You recently got indefinite leave to remain in the UK?
I got indefinite leave to remain.
So, I went through this whole process too. Have you done your Life in the UK test already?
Oh, yeah.
Ok, let's compare questions. I got a combo of two questions that I always talk about. The first one was ‘when were women in the UK over the age of 30 allowed to own property?’ And then the second was, ‘Is Santa Claus a jealous man, an angry man, or a jolly man?’ And you had to pick the right one!
Are you shitting me? That is insane!
Isn't that crazy?
So I got ‘what sport was Lewis Hamilton competing in?’ and I was like, how is this relevant?
How does knowing that make you British?
Marjorie Lotfi has an amazing poem in a pamphlet with Hannah Lavery [that is relevant to this]. I highly recommend reading it.
How does change happen?
Slowly… painfully… I've been thinking a lot this year about transphobia and about just the drastic sea change that we've seen and the reversals in so many things. How in many ways society has gone entirely backwards. The levels of harassment and intolerance… What we are seeing today we have not seen in a long time. And I've been thinking about how very often what it takes is for people to put themselves in the firing line to try to protect a movement and that should not be how change happens, but very often is. That is why it’s so important for people to step in front of a community that is experiencing hate and say, this is not okay and not in my name.
If I died today and left this newsletter to you in my inheritance, who would you interview next?
I feel like I got to give a shout out to some of the people in the spoken word scene. Someone who I think would be great to talk to who very happily is getting her flowers right now is Imogen Sterling, who has been on an absolute tear through the Scottish scene. Fantastic spoken word artist, fantastic theatre-maker and someone who really cares about organising events and innovating within the scene. Talking about unsung heroes in the Scottish scene, the people who organise local open mic nights and local events across Scotland, they’re usually doing this unpaid, just for the love of the thing. There are people who've been organising gigs for 10 years. They haven't seen a penny of it. People like Orla Shortall, up in Aberdeen. People like Laura Fyfe in Sterling. Lorna Callery-Sithole in Glasgow… Ross McFarlane and Ross Wilcock in Glasgow…
I lived in Dundee for a few years and one of those people…
Gavin Cameron!
Gavin Cameron!
He’s done so much work for the scene. Ok, I’m changing my answer to just Gavin Cameron.
He’s the best. Finally, what’s the last great thing you’ve seen?

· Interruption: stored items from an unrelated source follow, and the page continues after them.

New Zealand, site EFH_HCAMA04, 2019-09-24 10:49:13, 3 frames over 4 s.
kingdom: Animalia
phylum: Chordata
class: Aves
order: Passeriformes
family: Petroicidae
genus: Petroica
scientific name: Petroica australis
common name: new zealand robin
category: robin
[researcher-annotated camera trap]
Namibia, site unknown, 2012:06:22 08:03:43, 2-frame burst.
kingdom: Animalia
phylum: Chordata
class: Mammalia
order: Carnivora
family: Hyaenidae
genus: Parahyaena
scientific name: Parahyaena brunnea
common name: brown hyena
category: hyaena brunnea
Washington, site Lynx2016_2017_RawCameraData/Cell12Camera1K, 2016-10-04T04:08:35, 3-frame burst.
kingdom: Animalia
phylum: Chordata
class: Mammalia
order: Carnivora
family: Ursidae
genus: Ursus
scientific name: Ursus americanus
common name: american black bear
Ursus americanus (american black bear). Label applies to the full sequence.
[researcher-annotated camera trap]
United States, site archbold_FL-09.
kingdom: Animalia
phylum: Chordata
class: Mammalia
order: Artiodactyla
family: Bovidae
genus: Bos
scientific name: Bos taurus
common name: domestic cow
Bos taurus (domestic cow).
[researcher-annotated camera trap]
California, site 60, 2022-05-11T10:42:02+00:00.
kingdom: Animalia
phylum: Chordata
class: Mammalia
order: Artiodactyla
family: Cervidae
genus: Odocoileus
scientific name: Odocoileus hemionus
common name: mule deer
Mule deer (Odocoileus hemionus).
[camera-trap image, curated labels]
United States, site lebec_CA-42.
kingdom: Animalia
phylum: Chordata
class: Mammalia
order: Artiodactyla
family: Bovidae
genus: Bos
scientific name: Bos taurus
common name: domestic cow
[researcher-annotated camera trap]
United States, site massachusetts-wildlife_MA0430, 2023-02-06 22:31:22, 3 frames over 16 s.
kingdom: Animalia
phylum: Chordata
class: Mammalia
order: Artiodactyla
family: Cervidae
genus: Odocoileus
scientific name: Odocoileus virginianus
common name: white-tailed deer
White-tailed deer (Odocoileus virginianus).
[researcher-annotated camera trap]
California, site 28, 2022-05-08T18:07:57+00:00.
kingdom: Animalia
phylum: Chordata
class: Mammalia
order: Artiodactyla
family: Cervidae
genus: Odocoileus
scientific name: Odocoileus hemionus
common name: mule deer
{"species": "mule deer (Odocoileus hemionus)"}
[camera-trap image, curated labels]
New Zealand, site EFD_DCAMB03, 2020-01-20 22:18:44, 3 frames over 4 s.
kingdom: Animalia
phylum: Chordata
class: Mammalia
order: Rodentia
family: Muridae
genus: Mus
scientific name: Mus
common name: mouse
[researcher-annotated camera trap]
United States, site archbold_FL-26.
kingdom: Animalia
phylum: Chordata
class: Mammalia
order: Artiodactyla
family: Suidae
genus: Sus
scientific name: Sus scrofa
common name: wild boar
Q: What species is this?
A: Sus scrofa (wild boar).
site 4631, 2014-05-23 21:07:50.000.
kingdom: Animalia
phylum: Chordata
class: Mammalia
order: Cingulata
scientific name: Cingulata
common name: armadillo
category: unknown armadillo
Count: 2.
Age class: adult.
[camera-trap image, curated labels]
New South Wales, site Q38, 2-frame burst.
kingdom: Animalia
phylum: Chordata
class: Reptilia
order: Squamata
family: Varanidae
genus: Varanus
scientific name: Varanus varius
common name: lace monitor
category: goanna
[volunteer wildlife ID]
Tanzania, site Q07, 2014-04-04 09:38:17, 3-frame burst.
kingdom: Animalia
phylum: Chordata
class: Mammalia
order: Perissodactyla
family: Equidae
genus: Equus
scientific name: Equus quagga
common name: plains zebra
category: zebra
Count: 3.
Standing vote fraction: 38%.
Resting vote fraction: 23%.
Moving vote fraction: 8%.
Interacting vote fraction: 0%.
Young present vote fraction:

Obviously, working for Loud Poets, I see a lot of poetry, and we have so many amazing poets on our stages, and I usually don't like singling anyone out. But last month we finally were able to get Yomi Ṣode up at the Storytelling Centre. It was an absolute masterclass in spoken word craft. It was one of the most fantastic sets I have seen a poet do and it was the most skilful, confident, and comfortable I think I have ever seen a poetry performer be with their audience.